Akhirnya Liang Ying melepaskan tangannya.

Perjalanan pulang ke istananya hari itu mungkin adalah jalan terpanjang yang pernah ia lalui dalam hidupnya.

Sepanjang jalan ia tampak seperti memikirkan banyak hal, tapi juga seperti tidak memikirkan apa-apa, matanya berkaca-kaca, lalu diusap dan kembali basah, setiap orang yang ditemui seolah menertawakannya.

Ia memang... sebuah lelucon.

Tapi Xue Ning bukan.

Dia adalah teman masa kecil Wei Yan, cinta pertamanya, juga cinta sejatinya, orang yang akan diperlakukan mesra dan dilindungi olehnya, satu-satunya permaisuri yang diakui oleh Wei Yan.

Meski ia menginjak tulang belulangnya sendiri, setidaknya itu mewujudkan cinta sejati.

Zhou Huailin belum pernah melihat ini, jadi mungkin tidak mengerti.

Tiba-tiba kepala Liang Ying terasa berat, ia menatap ke atas, Zhou Huailin mengelus kepalanya seperti pada anak kecil.

“Jangan pikirkan terlalu dalam, pihak keluarga Lin, ayah dan kakeknya pasti akan mencari jalan.
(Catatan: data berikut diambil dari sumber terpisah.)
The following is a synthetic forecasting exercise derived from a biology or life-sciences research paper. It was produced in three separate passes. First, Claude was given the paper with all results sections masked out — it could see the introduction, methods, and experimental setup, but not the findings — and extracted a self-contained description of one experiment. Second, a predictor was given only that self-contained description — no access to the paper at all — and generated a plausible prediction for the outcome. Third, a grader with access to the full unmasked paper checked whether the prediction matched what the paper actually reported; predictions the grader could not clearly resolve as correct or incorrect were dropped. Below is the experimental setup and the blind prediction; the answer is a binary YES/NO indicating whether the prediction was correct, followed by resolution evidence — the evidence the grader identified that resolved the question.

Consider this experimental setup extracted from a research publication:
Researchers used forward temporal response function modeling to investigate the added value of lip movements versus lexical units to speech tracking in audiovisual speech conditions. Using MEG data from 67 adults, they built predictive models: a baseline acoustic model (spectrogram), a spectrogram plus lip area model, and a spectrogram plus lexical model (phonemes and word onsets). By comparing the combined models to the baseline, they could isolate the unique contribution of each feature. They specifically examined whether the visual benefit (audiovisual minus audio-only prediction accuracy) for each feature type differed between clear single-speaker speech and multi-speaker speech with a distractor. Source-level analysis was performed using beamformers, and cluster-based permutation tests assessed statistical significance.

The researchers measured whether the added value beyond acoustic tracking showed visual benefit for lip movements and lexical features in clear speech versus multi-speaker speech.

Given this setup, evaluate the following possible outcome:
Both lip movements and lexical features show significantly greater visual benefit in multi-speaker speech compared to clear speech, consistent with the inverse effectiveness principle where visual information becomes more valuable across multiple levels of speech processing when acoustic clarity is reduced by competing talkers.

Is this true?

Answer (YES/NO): NO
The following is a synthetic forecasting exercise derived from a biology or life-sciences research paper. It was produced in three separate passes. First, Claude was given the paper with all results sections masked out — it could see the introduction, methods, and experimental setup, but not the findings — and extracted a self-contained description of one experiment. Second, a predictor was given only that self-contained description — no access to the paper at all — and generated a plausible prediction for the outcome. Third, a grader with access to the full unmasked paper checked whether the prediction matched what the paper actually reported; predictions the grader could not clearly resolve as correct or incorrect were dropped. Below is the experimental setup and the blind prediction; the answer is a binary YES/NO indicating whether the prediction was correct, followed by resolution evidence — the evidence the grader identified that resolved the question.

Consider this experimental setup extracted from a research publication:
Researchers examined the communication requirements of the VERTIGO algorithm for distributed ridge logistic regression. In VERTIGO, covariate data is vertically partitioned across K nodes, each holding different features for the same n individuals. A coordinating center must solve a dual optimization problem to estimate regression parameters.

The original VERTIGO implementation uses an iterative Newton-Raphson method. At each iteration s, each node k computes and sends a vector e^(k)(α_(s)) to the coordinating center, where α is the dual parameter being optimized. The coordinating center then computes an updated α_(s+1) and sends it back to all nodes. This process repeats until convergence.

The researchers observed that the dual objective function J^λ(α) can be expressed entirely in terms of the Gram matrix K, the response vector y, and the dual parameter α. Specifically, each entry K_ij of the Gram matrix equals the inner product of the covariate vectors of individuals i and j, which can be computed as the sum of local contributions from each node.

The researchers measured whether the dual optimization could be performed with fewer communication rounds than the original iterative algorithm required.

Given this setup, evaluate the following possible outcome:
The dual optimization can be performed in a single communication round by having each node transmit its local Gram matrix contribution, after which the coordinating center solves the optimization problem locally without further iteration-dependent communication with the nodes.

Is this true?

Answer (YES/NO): YES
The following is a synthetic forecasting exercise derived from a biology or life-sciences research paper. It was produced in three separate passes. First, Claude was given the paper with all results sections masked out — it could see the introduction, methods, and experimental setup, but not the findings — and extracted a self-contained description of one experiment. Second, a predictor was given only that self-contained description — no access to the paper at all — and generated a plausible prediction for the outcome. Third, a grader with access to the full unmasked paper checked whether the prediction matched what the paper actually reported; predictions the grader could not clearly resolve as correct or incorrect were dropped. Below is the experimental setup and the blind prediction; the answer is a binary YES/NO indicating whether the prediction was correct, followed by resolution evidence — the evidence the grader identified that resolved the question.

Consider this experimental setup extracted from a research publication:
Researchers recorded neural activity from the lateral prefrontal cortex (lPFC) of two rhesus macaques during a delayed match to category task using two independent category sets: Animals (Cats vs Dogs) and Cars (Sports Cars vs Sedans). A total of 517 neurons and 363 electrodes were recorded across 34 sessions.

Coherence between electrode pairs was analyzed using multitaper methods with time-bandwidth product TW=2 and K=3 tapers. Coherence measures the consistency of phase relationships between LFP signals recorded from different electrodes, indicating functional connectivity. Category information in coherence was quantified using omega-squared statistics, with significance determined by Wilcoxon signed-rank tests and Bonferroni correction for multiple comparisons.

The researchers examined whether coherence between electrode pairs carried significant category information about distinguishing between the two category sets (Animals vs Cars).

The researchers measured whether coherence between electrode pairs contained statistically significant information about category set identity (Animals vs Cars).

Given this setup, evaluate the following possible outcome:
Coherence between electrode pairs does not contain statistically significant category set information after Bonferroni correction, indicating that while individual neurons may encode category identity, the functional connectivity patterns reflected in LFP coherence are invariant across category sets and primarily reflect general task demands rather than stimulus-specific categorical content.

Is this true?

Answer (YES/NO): NO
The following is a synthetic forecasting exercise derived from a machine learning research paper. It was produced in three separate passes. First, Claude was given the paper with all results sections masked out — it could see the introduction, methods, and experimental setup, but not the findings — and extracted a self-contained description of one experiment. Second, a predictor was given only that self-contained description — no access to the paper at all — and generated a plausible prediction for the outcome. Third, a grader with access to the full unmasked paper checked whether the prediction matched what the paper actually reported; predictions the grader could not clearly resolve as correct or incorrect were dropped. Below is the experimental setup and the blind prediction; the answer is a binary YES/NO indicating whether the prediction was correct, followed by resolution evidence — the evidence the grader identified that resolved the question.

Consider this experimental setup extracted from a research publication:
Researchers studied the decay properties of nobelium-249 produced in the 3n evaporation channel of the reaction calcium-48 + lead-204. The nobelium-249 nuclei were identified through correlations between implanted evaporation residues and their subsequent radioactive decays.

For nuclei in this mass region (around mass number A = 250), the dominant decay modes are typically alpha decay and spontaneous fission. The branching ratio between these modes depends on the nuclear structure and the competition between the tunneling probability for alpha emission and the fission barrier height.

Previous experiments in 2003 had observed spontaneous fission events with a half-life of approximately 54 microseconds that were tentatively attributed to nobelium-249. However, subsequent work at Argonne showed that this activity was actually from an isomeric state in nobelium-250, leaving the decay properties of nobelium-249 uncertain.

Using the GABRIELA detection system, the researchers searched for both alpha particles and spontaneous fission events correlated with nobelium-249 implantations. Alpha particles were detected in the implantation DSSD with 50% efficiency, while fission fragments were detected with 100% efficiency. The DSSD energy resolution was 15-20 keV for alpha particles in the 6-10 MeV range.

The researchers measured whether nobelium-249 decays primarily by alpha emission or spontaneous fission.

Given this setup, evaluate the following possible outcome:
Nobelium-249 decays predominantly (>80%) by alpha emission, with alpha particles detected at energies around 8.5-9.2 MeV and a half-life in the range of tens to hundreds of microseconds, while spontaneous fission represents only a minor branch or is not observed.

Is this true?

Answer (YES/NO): NO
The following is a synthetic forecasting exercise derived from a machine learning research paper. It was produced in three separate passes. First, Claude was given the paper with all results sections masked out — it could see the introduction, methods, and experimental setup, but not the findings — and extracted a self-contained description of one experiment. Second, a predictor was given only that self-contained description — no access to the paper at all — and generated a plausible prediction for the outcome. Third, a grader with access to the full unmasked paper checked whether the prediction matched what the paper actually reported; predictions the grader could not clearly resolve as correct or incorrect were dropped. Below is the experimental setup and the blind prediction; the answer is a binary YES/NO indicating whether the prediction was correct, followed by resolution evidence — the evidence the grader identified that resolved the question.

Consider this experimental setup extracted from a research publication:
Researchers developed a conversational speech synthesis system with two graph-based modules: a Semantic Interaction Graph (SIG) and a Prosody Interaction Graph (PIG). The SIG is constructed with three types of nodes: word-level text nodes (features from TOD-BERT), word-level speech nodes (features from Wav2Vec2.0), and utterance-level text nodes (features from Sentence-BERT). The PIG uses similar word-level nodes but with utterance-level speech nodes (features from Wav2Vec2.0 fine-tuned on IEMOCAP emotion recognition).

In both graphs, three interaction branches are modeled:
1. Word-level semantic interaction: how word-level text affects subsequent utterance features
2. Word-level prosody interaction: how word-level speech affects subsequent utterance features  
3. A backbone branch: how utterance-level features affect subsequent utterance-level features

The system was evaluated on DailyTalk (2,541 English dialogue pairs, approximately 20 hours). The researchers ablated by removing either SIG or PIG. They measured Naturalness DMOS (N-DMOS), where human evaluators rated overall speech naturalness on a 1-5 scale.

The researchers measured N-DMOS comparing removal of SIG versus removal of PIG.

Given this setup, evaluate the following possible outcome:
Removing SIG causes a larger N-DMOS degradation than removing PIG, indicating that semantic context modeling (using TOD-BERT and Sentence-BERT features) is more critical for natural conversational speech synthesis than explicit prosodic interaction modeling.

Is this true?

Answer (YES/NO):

Perdana Menteri mungkin hanya ingin menguji saja, kalau tidak, bukan hanya menuding dia.”

“Tidak akan terjadi apa-apa.”

Liang Ying menatapnya dan mengangguk.

Hari-hari penuh sakit dan kebencian itu sudah berlalu.
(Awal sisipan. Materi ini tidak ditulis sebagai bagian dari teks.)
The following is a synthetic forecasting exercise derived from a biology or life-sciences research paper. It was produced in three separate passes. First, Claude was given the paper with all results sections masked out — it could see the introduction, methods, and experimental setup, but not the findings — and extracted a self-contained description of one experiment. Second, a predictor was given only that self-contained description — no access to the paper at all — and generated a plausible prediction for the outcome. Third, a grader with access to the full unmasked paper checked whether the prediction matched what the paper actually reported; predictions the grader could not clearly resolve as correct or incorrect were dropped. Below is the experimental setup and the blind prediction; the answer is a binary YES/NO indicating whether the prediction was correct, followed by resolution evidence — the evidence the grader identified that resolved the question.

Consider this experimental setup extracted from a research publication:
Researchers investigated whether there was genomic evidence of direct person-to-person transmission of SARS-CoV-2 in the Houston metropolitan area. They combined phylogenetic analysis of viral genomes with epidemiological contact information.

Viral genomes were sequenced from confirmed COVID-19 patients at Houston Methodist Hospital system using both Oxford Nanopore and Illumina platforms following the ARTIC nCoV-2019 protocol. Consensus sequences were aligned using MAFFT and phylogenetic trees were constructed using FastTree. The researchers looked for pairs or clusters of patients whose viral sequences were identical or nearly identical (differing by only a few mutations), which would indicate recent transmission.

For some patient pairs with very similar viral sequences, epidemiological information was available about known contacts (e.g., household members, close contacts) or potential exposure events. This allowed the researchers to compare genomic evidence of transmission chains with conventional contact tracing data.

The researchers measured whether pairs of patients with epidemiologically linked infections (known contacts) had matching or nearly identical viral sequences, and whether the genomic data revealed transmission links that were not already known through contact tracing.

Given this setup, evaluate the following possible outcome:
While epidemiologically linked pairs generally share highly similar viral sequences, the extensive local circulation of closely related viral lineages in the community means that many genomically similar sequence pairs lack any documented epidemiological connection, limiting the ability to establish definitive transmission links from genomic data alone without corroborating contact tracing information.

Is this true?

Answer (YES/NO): NO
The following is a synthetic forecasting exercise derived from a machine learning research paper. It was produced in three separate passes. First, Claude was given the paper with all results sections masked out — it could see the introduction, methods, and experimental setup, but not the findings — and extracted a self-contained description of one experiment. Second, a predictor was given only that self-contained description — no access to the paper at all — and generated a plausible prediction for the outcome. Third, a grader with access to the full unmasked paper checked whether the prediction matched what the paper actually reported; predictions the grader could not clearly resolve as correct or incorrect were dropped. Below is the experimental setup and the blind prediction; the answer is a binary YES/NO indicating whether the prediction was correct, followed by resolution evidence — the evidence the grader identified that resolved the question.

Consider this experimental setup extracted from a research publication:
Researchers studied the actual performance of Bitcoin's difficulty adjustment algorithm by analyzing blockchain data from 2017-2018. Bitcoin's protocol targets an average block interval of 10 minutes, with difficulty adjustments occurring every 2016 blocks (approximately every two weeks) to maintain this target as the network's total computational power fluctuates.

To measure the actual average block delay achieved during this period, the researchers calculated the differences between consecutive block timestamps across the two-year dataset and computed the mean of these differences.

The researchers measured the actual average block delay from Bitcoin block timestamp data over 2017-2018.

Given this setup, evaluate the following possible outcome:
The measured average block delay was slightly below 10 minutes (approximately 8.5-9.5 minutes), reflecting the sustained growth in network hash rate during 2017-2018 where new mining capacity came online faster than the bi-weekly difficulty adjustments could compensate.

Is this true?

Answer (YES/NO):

Kini ia telah terlahir kembali, dan menurut pemahamannya tentang Wei Yan, Lin Shuyang memang tidak akan celaka.

“Aku ada urusan keluar sebentar, kau mau aku bawakan apa?”

Zhou Huailin bertanya.

Mata Liang Ying membelalak, “Keluar lagi?”

Orang ini akhir-akhir ini aneh, bukan untuk urusan resmi, selalu pergi ke luar setiap hari.

“Janji minum dengan seseorang.”

Setiap kali ia berkata begitu, tapi pulang tanpa bau alkohol sedikit pun.

Meskipun begitu, Liang Ying mengangguk dan menyebutkan makanan ringan yang diinginkan, lalu melihat Zhou Huailin pergi.

Kemudian ia juga keluar.

Liang Ying mengikuti dengan hati-hati sepanjang jalan, akhirnya melihat pria itu berhenti di tepi sungai tempat ia pernah menyelamatkan seseorang.

Ia berdiri tidak jauh di ujung jembatan, menyandarkan dagu, memperhatikan Zhou Huailin yang begitu fokus mencari sesuatu di pinggir sungai, alisnya berkerut, menyisir setiap celah batu dan semak.

Ia mencari cukup lama, jelas belum menemukan, akhirnya pandangannya tertuju pada permukaan sungai.

Liang Ying terdiam melihatnya serius menatap es di permukaan sungai, tak tahan ia melemparkan sebuah batu kecil ke sana, batu itu jatuh tepat di depan Zhou Huailin.

Zhou Huailin menengadah dan memandanginya.

“Kau menatap permukaan sungai seperti itu,” Liang Ying tersenyum sambil menunjuk, “apakah kau mau bertanya pada dewa sungai untuk membeli kue emas atau kue perak?”

Namun Zhou Huailin tidak tersenyum, tatapannya pada Liang Ying seperti anjing yang salah dan menundukkan telinga.

“Liang Ying.”

Ia bingung.

“Aku kehilangan liontin giok yang kau berikan padaku.” Suaranya penuh penyesalan dan kecewa, tatapannya menunduk seolah berusaha memikirkan, “Mungkin jatuh ke air saat menyelamatkan orang.”

Liang Ying tersadar, ternyata setiap hari ia keluar hanya untuk mencari liontin itu. Pria bodoh itu begitu muram memandang permukaan sungai, jangan-jangan ingin menyelam mencarinya?

Melihat pria itu yang jarang sekali terlihat sedih, ia tertawa kecil lagi, lalu melepas liontin di pinggangnya.

“Deng” terdengar suara saat liontin itu jatuh, Zhou Huailin sedikit terkejut, menoleh ke permukaan air, riak yang ditimbulkan liontin perlahan mereda, namun seolah tak pernah benar-benar hilang, melainkan terus bergetar dalam hatinya.

Ia kembali menatap wanita di jembatan.

Wanita itu tersenyum dengan mata berbinar, menunjuk pinggangnya yang kini kosong, lalu menunjuk permukaan air, kemudian memberi isyarat, “Sekarang mereka bersama.”

“Seperti kita.”

Senyumnya, setelah melewati segala penderitaan, tetap cerah dan murni, seperti sinar matahari hangat di musim dingin, membuat pria itu merasa hangat menyala. Cinta yang membara mengalir di setiap nadi dalam tubuhnya.

Orang seperti itu, bagaimana mungkin ia tidak mencintai, bagaimana mungkin ia tidak menghargai?

Ya, seperti mereka, takkan terpisahkan selamanya.